I think all the time. It’s a strength and a liability. So it was no surprise that I was thinking about a person at the same time I was reading a letter from Paul.
A little frustration in one part of my thinking, these words in another part: “Love does not dishonor others.”
I stopped reading and starting again from the beginning of the paragraph.
“Love is patient, love is kind. It does not envy, it does not boast, it is not proud. It does not dishonor others, it is not self-seeking, it is not easily angered, it keeps no record of wrongs. Love does not delight in evil but rejoices with the truth. It always protects, always trusts, always hopes, always perseveres.”
Then I started over in my thoughts of the person and me. Was I being patient? Was I being kind?
Then I jumped to the string of posts and comments I’d read earlier on Twitter and Facebook, things being said and shared by friends. I thought about all my moments of frustration with them. I seldom speak into the many verbal battles, the sharing of opinions that reflect what we want to be true. However, I respond in my head and heart. I may not express my response, but it shapes what I think of them.
It is not love.
Whether it is annoyance, frustration, or outrage, at every turn I am dishonoring others. I am self-seeking. I am keeping records, I am increasingly easily angered.
I could continue to narrow my feed, but that isn’t necessarily love.
I could step away from the feed and reflect on what feeds me.
I can talk with God about the person rather than talking with myself or others about them.
I can offer you and me way more content that is about love.
I can take us on a journey that may help.
But I confess. My restraint isn’t love. I’m working on it.

[Spatial grounding data]
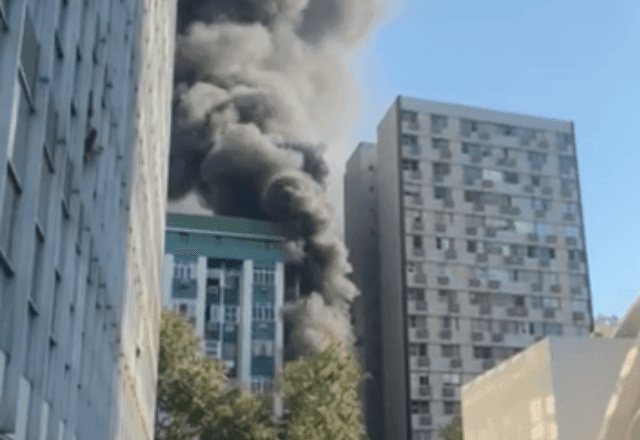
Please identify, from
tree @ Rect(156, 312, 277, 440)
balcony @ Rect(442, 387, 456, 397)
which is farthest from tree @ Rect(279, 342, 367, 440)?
balcony @ Rect(442, 387, 456, 397)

**TASK TO CARRY OUT:** Retype the passage of the reflection on love between "Then I started" and "others about them.", inclusive. None of the entries is required for this work.

**SOLVED EXERCISE:**
Then I started over in my thoughts of the person and me. Was I being patient? Was I being kind?
Then I jumped to the string of posts and comments I’d read earlier on Twitter and Facebook, things being said and shared by friends. I thought about all my moments of frustration with them. I seldom speak into the many verbal battles, the sharing of opinions that reflect what we want to be true. However, I respond in my head and heart. I may not express my response, but it shapes what I think of them.
It is not love.
Whether it is annoyance, frustration, or outrage, at every turn I am dishonoring others. I am self-seeking. I am keeping records, I am increasingly easily angered.
I could continue to narrow my feed, but that isn’t necessarily love.
I could step away from the feed and reflect on what feeds me.
I can talk with God about the person rather than talking with myself or others about them.